TASK STATEMENT: Leaving out every picture, quote the data below exactly as it appears.

┌─ EXERCISE INPUT

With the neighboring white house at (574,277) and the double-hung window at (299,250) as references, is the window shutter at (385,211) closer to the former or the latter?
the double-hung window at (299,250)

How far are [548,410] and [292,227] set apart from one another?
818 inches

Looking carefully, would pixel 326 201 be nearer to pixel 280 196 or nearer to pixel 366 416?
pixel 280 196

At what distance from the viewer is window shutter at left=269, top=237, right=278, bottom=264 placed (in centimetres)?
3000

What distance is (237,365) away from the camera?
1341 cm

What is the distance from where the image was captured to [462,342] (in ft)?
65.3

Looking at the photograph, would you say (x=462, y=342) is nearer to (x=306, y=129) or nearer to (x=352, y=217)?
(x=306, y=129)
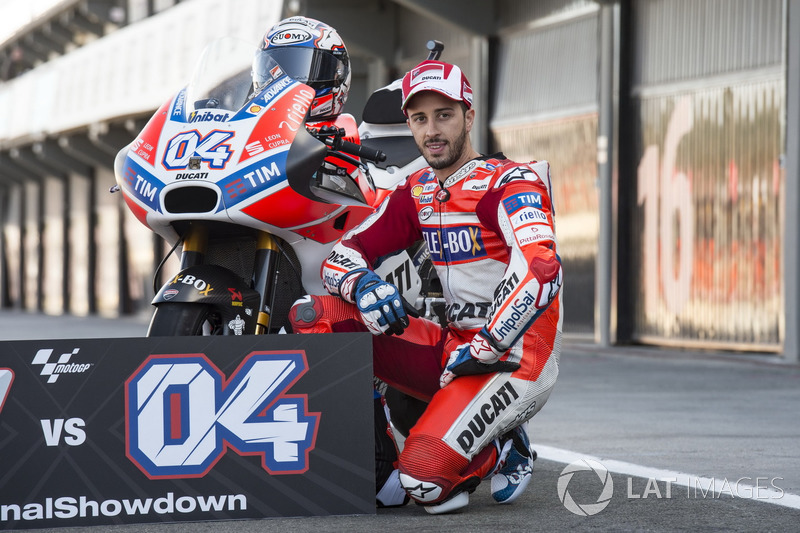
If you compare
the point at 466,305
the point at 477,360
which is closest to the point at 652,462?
the point at 466,305

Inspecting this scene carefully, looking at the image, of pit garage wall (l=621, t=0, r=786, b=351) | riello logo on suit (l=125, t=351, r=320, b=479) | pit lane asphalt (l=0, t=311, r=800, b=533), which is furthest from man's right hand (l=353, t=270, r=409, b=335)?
pit garage wall (l=621, t=0, r=786, b=351)

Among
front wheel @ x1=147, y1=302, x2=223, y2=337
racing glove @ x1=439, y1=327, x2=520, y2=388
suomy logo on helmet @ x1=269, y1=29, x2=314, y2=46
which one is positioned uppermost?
suomy logo on helmet @ x1=269, y1=29, x2=314, y2=46

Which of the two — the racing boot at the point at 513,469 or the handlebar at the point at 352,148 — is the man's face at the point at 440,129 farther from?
the racing boot at the point at 513,469

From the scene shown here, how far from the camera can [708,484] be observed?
4.64m

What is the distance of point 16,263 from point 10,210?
6.14ft

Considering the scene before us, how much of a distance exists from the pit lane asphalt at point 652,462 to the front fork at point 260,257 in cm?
92

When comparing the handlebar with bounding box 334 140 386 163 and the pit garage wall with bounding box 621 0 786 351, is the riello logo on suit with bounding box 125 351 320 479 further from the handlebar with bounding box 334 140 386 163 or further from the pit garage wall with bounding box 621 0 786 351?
the pit garage wall with bounding box 621 0 786 351

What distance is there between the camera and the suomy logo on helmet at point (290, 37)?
5.19m

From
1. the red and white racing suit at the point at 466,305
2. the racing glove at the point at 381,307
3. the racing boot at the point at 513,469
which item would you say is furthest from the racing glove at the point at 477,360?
the racing boot at the point at 513,469

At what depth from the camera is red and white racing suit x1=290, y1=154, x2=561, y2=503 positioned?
13.4ft

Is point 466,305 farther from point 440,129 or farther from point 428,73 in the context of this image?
point 428,73

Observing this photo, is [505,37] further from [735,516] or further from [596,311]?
[735,516]

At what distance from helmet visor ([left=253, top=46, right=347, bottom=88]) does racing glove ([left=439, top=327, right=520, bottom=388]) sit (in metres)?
1.46

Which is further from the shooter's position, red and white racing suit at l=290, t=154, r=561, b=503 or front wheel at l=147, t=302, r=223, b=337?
front wheel at l=147, t=302, r=223, b=337
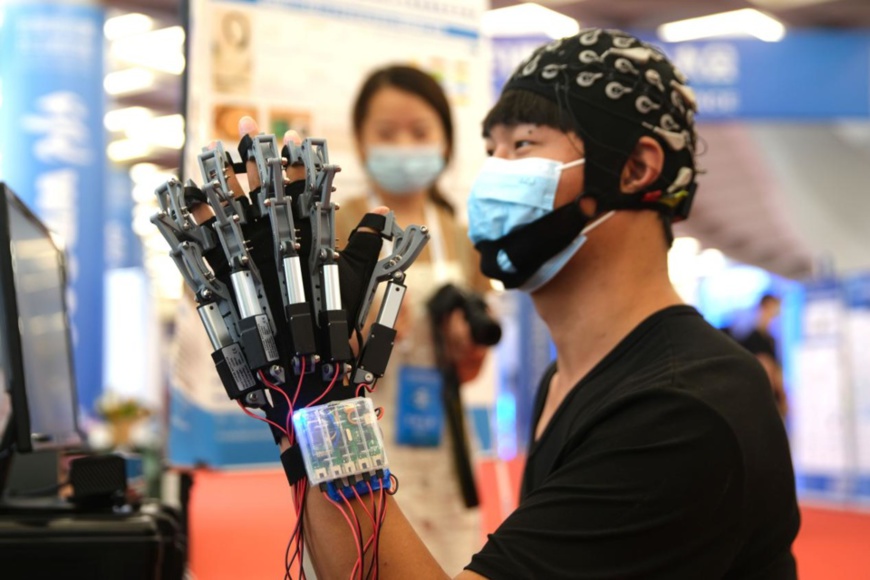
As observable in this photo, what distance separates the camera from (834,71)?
666 cm

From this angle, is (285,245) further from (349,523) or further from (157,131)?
(157,131)

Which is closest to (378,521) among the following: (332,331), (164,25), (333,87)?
(332,331)

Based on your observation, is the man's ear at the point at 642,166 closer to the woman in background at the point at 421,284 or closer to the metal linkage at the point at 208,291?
the metal linkage at the point at 208,291

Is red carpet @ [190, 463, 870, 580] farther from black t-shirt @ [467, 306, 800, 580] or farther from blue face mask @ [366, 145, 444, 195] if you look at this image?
black t-shirt @ [467, 306, 800, 580]

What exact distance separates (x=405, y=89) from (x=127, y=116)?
44.7 ft

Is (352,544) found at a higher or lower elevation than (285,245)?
lower

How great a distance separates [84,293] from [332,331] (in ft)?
24.4

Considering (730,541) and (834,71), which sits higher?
(834,71)

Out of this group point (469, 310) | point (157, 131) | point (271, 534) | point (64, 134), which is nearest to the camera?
point (469, 310)

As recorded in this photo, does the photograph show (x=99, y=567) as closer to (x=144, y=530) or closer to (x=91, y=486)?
(x=144, y=530)

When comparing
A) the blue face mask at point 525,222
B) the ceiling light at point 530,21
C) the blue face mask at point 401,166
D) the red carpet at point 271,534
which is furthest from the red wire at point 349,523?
the ceiling light at point 530,21

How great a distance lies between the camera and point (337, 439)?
1.03 meters

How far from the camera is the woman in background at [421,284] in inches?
98.9

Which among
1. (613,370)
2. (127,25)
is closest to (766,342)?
(613,370)
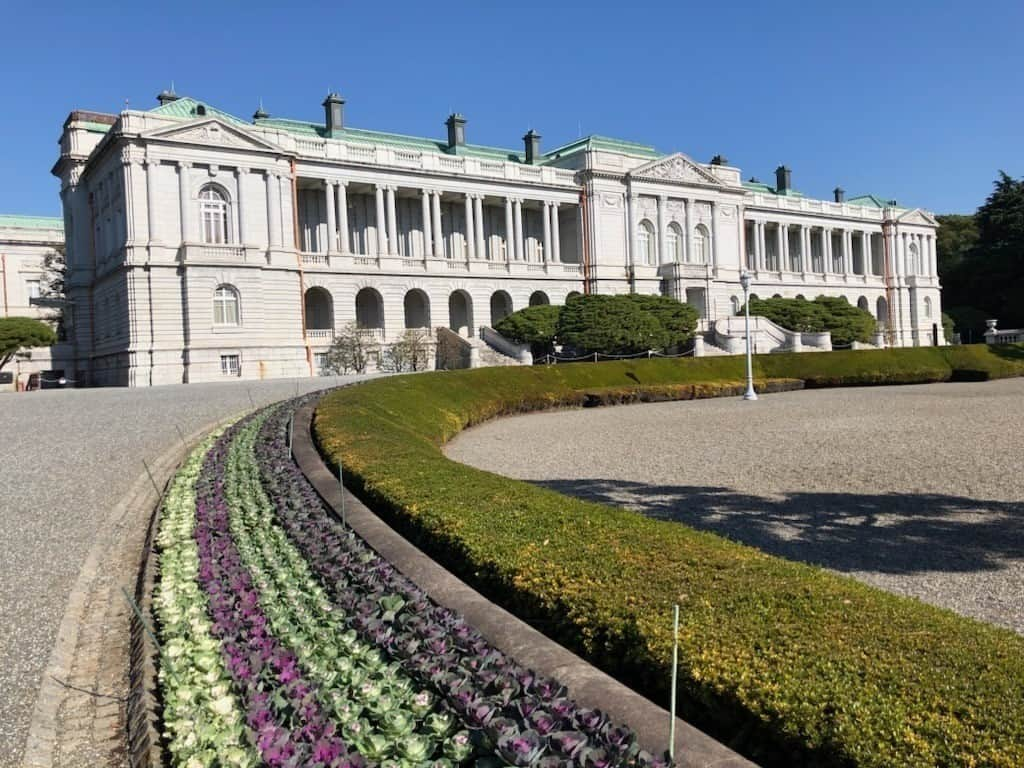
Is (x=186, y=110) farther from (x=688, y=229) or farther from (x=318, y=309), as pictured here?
(x=688, y=229)

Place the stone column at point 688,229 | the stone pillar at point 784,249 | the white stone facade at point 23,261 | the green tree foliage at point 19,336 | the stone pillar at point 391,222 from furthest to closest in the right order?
the stone pillar at point 784,249 < the white stone facade at point 23,261 < the stone column at point 688,229 < the stone pillar at point 391,222 < the green tree foliage at point 19,336

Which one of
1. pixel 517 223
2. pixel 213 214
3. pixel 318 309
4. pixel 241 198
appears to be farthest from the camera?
pixel 517 223

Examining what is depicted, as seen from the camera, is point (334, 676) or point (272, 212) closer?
point (334, 676)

└─

PROBLEM SOLUTION:
With the neighboring white house at (574,277) and the double-hung window at (299,250) as references, is the window shutter at (385,211) closer to the former or the latter?
the double-hung window at (299,250)

How far are [548,410] and [292,227] set apart from one another?
818 inches

Looking carefully, would pixel 326 201 be nearer to pixel 280 196 or nearer to pixel 366 416?
pixel 280 196

At what distance from the viewer is window shutter at left=269, top=237, right=278, bottom=264 placed (in centimetres)?
3000

What distance is (237,365) away from the camera?
1341 cm

What is the distance from where the image was captured to [462,342] (in ft)?
65.3

Looking at the photograph, would you say (x=462, y=342) is nearer to (x=306, y=129) or nearer to (x=352, y=217)?
(x=306, y=129)
If you compare
the point at 466,305
the point at 477,360
which is closest to the point at 652,462?
the point at 466,305

Inspecting this scene carefully, looking at the image, of pit garage wall (l=621, t=0, r=786, b=351) | riello logo on suit (l=125, t=351, r=320, b=479) | pit lane asphalt (l=0, t=311, r=800, b=533), which is furthest from man's right hand (l=353, t=270, r=409, b=335)?
pit garage wall (l=621, t=0, r=786, b=351)

Among
front wheel @ x1=147, y1=302, x2=223, y2=337
racing glove @ x1=439, y1=327, x2=520, y2=388
suomy logo on helmet @ x1=269, y1=29, x2=314, y2=46
which one is positioned uppermost?
suomy logo on helmet @ x1=269, y1=29, x2=314, y2=46

Which of the two — the racing boot at the point at 513,469 or the handlebar at the point at 352,148 — is the man's face at the point at 440,129 farther from?
the racing boot at the point at 513,469

From the scene shown here, how far from the camera can [708,484] be observed?
4.64m

What is the distance of point 16,263 from point 10,210?
6.14ft

Considering the scene before us, how much of a distance exists from the pit lane asphalt at point 652,462 to the front fork at point 260,257 in cm?
92

When comparing the handlebar with bounding box 334 140 386 163 and the pit garage wall with bounding box 621 0 786 351, is the riello logo on suit with bounding box 125 351 320 479 further from the handlebar with bounding box 334 140 386 163 or further from the pit garage wall with bounding box 621 0 786 351?
the pit garage wall with bounding box 621 0 786 351

What distance is there between the camera and the suomy logo on helmet at point (290, 37)?
5.19m

From
1. the red and white racing suit at the point at 466,305
2. the racing glove at the point at 381,307
3. the racing boot at the point at 513,469
which item would you say is furthest from the racing glove at the point at 477,360?
the racing boot at the point at 513,469

At what depth from the camera is red and white racing suit x1=290, y1=154, x2=561, y2=503 positioned?
13.4ft

Is point 466,305 farther from point 440,129 or farther from point 428,73 in the context of this image?
point 428,73

Observing this photo, is [505,37] further from [735,516] or further from [596,311]?
[735,516]

At what distance from helmet visor ([left=253, top=46, right=347, bottom=88]) does racing glove ([left=439, top=327, right=520, bottom=388]) sit (in metres)?
1.46

Which is further from the shooter's position, red and white racing suit at l=290, t=154, r=561, b=503 or front wheel at l=147, t=302, r=223, b=337?
front wheel at l=147, t=302, r=223, b=337
As observable in this photo, what distance separates the camera from (834,71)?
666 cm

From this angle, is (285,245) further from (349,523) or further from (157,131)?
(157,131)

Which is closest to (378,521) among the following: (332,331), (164,25), (333,87)?
(332,331)

Based on your observation, is the man's ear at the point at 642,166 closer to the woman in background at the point at 421,284 or closer to the metal linkage at the point at 208,291?
the metal linkage at the point at 208,291

Is red carpet @ [190, 463, 870, 580] farther from black t-shirt @ [467, 306, 800, 580] or farther from blue face mask @ [366, 145, 444, 195] if you look at this image?
black t-shirt @ [467, 306, 800, 580]

What exact distance separates (x=405, y=89) from (x=127, y=116)?
44.7 ft

Is (352,544) found at a higher or lower elevation than (285,245)?
lower

How great a distance separates [84,293] from [332,331] (in ft)?
24.4

Considering (730,541) and (834,71), which sits higher?
(834,71)

Out of this group point (469, 310) | point (157, 131) | point (271, 534) | point (64, 134), which is nearest to the camera?
point (469, 310)

As recorded in this photo, does the photograph show (x=99, y=567) as closer to (x=144, y=530) or closer to (x=91, y=486)?
(x=144, y=530)

When comparing
A) the blue face mask at point 525,222
B) the ceiling light at point 530,21
C) the blue face mask at point 401,166
D) the red carpet at point 271,534
which is furthest from the red wire at point 349,523?
the ceiling light at point 530,21

How great a distance lies between the camera and point (337, 439)?
1.03 meters

How far from the camera is the woman in background at [421,284] in inches?
98.9

Which among
1. (613,370)
2. (127,25)
is closest to (766,342)?
(613,370)
Is (x=186, y=110) farther from (x=688, y=229) or farther from (x=318, y=309), as pictured here?
(x=688, y=229)

Place the stone column at point 688,229 | the stone pillar at point 784,249 | the white stone facade at point 23,261 | the green tree foliage at point 19,336 | the stone pillar at point 391,222 from furthest to closest in the right order?
the stone pillar at point 784,249 < the white stone facade at point 23,261 < the stone column at point 688,229 < the stone pillar at point 391,222 < the green tree foliage at point 19,336

Which one of
1. pixel 517 223
2. pixel 213 214
3. pixel 318 309
4. pixel 241 198
appears to be farthest from the camera?
pixel 517 223

Examining what is depicted, as seen from the camera, is point (334, 676) or point (272, 212) closer?
point (334, 676)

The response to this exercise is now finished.